* [Problem to work on]: Transcribe the listing below in its entirety, exactly.

* [Input records]:
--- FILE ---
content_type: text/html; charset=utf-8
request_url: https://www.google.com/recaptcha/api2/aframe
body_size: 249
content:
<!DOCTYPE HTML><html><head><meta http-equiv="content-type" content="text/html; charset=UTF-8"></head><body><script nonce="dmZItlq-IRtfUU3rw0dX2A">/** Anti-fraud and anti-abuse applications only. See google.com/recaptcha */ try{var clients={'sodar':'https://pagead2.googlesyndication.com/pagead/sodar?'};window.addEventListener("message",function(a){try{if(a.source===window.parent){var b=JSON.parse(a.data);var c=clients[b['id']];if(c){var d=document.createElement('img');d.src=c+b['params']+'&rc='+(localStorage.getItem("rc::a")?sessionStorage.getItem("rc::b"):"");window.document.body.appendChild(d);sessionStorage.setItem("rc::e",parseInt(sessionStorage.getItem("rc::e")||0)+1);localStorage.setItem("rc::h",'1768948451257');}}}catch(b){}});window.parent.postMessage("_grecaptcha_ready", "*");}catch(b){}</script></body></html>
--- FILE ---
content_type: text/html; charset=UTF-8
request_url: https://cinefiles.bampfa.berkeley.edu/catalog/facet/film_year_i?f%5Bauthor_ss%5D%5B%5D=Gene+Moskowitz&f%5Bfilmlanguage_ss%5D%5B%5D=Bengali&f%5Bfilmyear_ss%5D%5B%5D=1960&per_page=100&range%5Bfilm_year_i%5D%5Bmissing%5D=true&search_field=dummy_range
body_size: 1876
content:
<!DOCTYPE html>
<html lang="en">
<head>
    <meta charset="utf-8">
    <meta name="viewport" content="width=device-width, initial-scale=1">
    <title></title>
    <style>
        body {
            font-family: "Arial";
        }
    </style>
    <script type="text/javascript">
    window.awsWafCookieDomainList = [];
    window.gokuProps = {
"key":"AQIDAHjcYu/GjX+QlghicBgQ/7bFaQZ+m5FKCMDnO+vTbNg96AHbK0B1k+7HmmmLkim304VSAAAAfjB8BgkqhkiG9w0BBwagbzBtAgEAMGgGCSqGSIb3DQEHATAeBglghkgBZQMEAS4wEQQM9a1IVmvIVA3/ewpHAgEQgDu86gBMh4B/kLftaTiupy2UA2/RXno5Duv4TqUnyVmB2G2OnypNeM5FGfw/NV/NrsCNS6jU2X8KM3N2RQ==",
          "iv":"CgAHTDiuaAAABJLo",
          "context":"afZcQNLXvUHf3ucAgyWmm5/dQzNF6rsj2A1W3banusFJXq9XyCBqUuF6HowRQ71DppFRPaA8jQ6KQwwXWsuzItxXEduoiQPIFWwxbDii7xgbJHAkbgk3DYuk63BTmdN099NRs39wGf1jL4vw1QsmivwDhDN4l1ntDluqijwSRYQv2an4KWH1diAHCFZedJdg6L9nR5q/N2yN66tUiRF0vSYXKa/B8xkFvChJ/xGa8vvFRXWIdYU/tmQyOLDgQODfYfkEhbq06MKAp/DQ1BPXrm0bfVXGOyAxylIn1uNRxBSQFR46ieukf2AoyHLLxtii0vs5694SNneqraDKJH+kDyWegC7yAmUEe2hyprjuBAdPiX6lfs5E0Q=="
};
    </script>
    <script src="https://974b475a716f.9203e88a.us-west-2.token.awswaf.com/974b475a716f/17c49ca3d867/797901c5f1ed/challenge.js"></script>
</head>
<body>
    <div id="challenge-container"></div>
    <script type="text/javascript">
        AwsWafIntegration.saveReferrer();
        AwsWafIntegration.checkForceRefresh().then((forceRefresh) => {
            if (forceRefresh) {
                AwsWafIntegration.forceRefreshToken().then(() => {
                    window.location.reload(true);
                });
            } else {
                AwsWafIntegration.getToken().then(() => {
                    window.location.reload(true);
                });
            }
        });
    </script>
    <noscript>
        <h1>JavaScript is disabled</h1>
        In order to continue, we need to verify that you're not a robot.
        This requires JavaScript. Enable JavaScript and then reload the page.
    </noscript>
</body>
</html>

* [Result]:
--- FILE ---
content_type: text/html; charset=utf-8
request_url: https://www.google.com/recaptcha/api2/aframe
body_size: 249
content:
<!DOCTYPE HTML><html><head><meta http-equiv="content-type" content="text/html; charset=UTF-8"></head><body><script nonce="dmZItlq-IRtfUU3rw0dX2A">/** Anti-fraud and anti-abuse applications only. See google.com/recaptcha */ try{var clients={'sodar':'https://pagead2.googlesyndication.com/pagead/sodar?'};window.addEventListener("message",function(a){try{if(a.source===window.parent){var b=JSON.parse(a.data);var c=clients[b['id']];if(c){var d=document.createElement('img');d.src=c+b['params']+'&rc='+(localStorage.getItem("rc::a")?sessionStorage.getItem("rc::b"):"");window.document.body.appendChild(d);sessionStorage.setItem("rc::e",parseInt(sessionStorage.getItem("rc::e")||0)+1);localStorage.setItem("rc::h",'1768948451257');}}}catch(b){}});window.parent.postMessage("_grecaptcha_ready", "*");}catch(b){}</script></body></html>
--- FILE ---
content_type: text/html; charset=UTF-8
request_url: https://cinefiles.bampfa.berkeley.edu/catalog/facet/film_year_i?f%5Bauthor_ss%5D%5B%5D=Gene+Moskowitz&f%5Bfilmlanguage_ss%5D%5B%5D=Bengali&f%5Bfilmyear_ss%5D%5B%5D=1960&per_page=100&range%5Bfilm_year_i%5D%5Bmissing%5D=true&search_field=dummy_range
body_size: 1876
content:
<!DOCTYPE html>
<html lang="en">
<head>
    <meta charset="utf-8">
    <meta name="viewport" content="width=device-width, initial-scale=1">
    <title></title>
    <style>
        body {
            font-family: "Arial";
        }
    </style>
    <script type="text/javascript">
    window.awsWafCookieDomainList = [];
    window.gokuProps = {
"key":"AQIDAHjcYu/GjX+QlghicBgQ/7bFaQZ+m5FKCMDnO+vTbNg96AHbK0B1k+7HmmmLkim304VSAAAAfjB8BgkqhkiG9w0BBwagbzBtAgEAMGgGCSqGSIb3DQEHATAeBglghkgBZQMEAS4wEQQM9a1IVmvIVA3/ewpHAgEQgDu86gBMh4B/kLftaTiupy2UA2/RXno5Duv4TqUnyVmB2G2OnypNeM5FGfw/NV/NrsCNS6jU2X8KM3N2RQ==",
          "iv":"CgAHTDiuaAAABJLo",
          "context":"afZcQNLXvUHf3ucAgyWmm5/dQzNF6rsj2A1W3banusFJXq9XyCBqUuF6HowRQ71DppFRPaA8jQ6KQwwXWsuzItxXEduoiQPIFWwxbDii7xgbJHAkbgk3DYuk63BTmdN099NRs39wGf1jL4vw1QsmivwDhDN4l1ntDluqijwSRYQv2an4KWH1diAHCFZedJdg6L9nR5q/N2yN66tUiRF0vSYXKa/B8xkFvChJ/xGa8vvFRXWIdYU/tmQyOLDgQODfYfkEhbq06MKAp/DQ1BPXrm0bfVXGOyAxylIn1uNRxBSQFR46ieukf2AoyHLLxtii0vs5694SNneqraDKJH+kDyWegC7yAmUEe2hyprjuBAdPiX6lfs5E0Q=="
};
    </script>
    <script src="https://974b475a716f.9203e88a.us-west-2.token.awswaf.com/974b475a716f/17c49ca3d867/797901c5f1ed/challenge.js"></script>
</head>
<body>
    <div id="challenge-container"></div>
    <script type="text/javascript">
        AwsWafIntegration.saveReferrer();
        AwsWafIntegration.checkForceRefresh().then((forceRefresh) => {
            if (forceRefresh) {
                AwsWafIntegration.forceRefreshToken().then(() => {
                    window.location.reload(true);
                });
            } else {
                AwsWafIntegration.getToken().then(() => {
                    window.location.reload(true);
                });
            }
        });
    </script>
    <noscript>
        <h1>JavaScript is disabled</h1>
        In order to continue, we need to verify that you're not a robot.
        This requires JavaScript. Enable JavaScript and then reload the page.
    </noscript>
</body>
</html>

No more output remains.